Le Tribunal de commerce de Créteil, statuant en référé le 14 janvier 2026, était saisi d’une demande en paiement d’une facture impayée par une société venderesse contre une société débitrice non comparante. La question de droit portait sur la reconnaissance d’une obligation non sérieusement contestable, malgré l’absence de contrat signé et le paiement par chèque impayé. Le juge a fait droit à la demande en accordant une provision en principal, une indemnité forfaitaire et des frais irrépétibles.
I. L’obligation de paiement reconnue comme non sérieusement contestable.
Le juge des référés a estimé que l’obligation de la partie défenderesse n’était pas sérieusement contestable au sens de l’article 873 alinéa 2 du Code de procédure civile. Il s’est fondé sur plusieurs éléments de preuve pour caractériser cette créance.
Il résulte notamment de la facture impayée du 3 juin 2025, du chèque revenu impayé, de l’extrait du compte client, de la mise en demeure du 19 septembre 2025 et de l’attestation du syndicat de la volaille relative aux usages commerciaux du MIN de [Localité 4], que l’obligation en paiement de la partie défenderesse n’apparaît pas sérieusement contestable (Motifs).

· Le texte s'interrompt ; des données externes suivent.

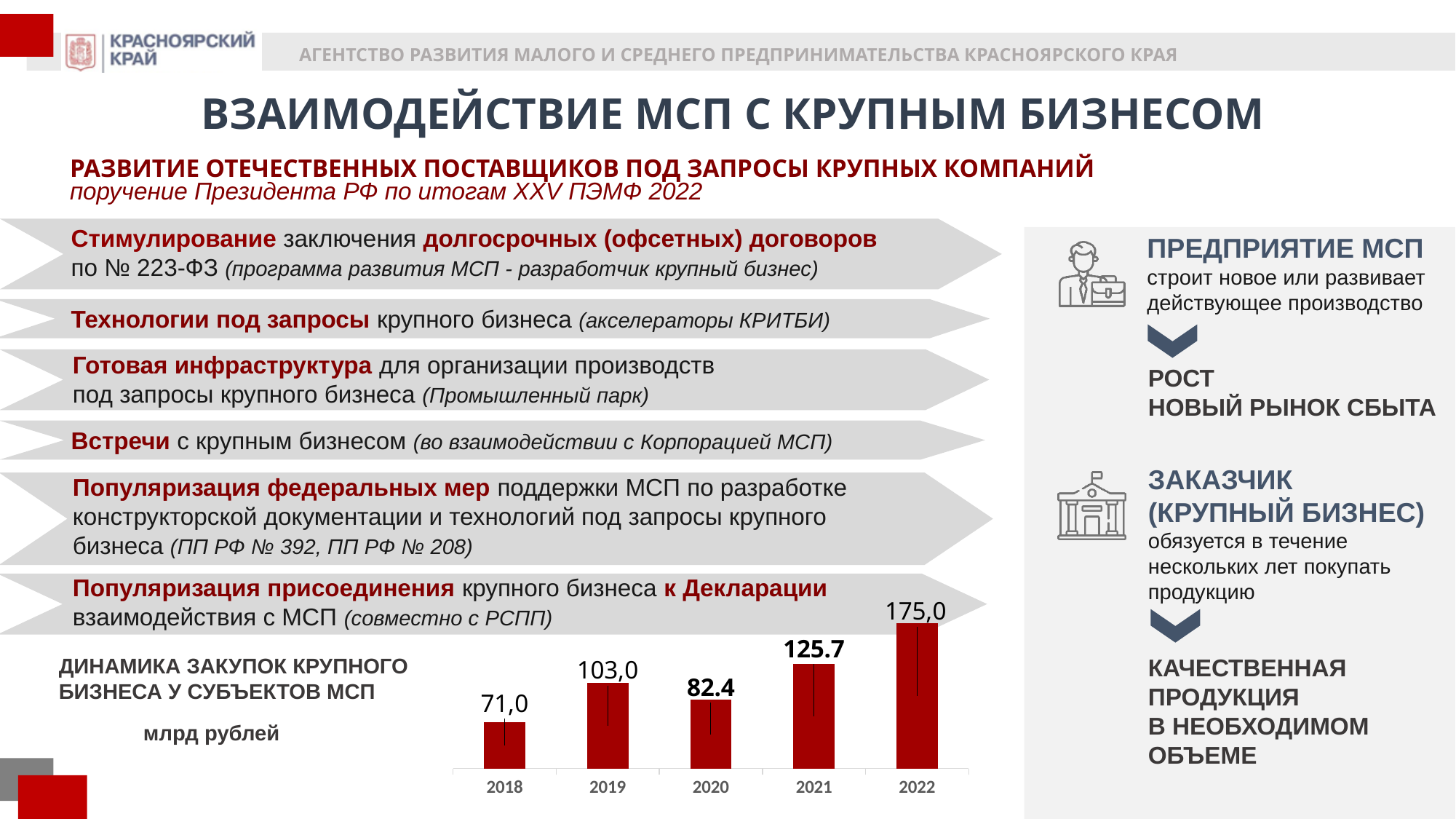
In the chart 'Динамика закупок крупного бизнеса у субъектов МСП', what is the difference between the values for 2022 and 2018? 104,0 Which year has the highest value in the chart 'Динамика закупок крупного бизнеса у субъектов МСП'? 2022 Which year has the lowest value in the chart 'Динамика закупок крупного бизнеса у субъектов МСП'? 2018 What is the value for 2018 in the chart 'Динамика закупок крупного бизнеса у субъектов МСП'? 71,0 What is the value for 2021 in the chart 'Динамика закупок крупного бизнеса у субъектов МСП'? 125.7 What kind of chart is 'Динамика закупок крупного бизнеса у субъектов МСП'? bar chart In the chart 'Динамика закупок крупного бизнеса у субъектов МСП', what is the difference between the values for 2021 and 2020? 43.3 In the chart 'Динамика закупок крупного бизнеса у субъектов МСП', which is larger: the value for 2019 or the value for 2020? 2019 What is the value for 2020 in the chart 'Динамика закупок крупного бизнеса у субъектов МСП'? 82.4 What is the value for 2022 in the chart 'Динамика закупок крупного бизнеса у субъектов МСП'? 175,0 In what units are the values of the chart 'Динамика закупок крупного бизнеса у субъектов МСП' given? млрд рублей How many years are shown in the chart 'Динамика закупок крупного бизнеса у субъектов МСП'? 5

La valeur de cette motivation est de reconnaître la force probante des documents commerciaux et des usages professionnels en l’absence de contrat signé. La portée de cette décision est d’adapter le droit de la preuve aux pratiques rapides des marchés de gros.
II. Le rejet des intérêts contractuels et l’octroi des accessoires.
Le juge a écarté le taux d’intérêt contractuel de 1,5% tout en accordant l’indemnité forfaitaire de recouvrement et des frais irrépétibles. Il a ainsi partiellement fait droit aux demandes de la partie demanderesse.
Le taux contractuel de 1,5% ne peut être appliqué, faute pour la partie demanderesse d’avoir précisé s’il s’agit de 1,5% l’an ou le mois, et parce qu’il ne figure qu’en pied de page des factures et non dans des Conditions Générales de Ventes signées (Motifs). La valeur de ce raisonnement est de sanctionner l’imprécision des clauses pénales et de protéger le débiteur contre un taux excessif non négocié. La portée de cette solution est de rappeler l’exigence d’un accord clair sur les intérêts de retard.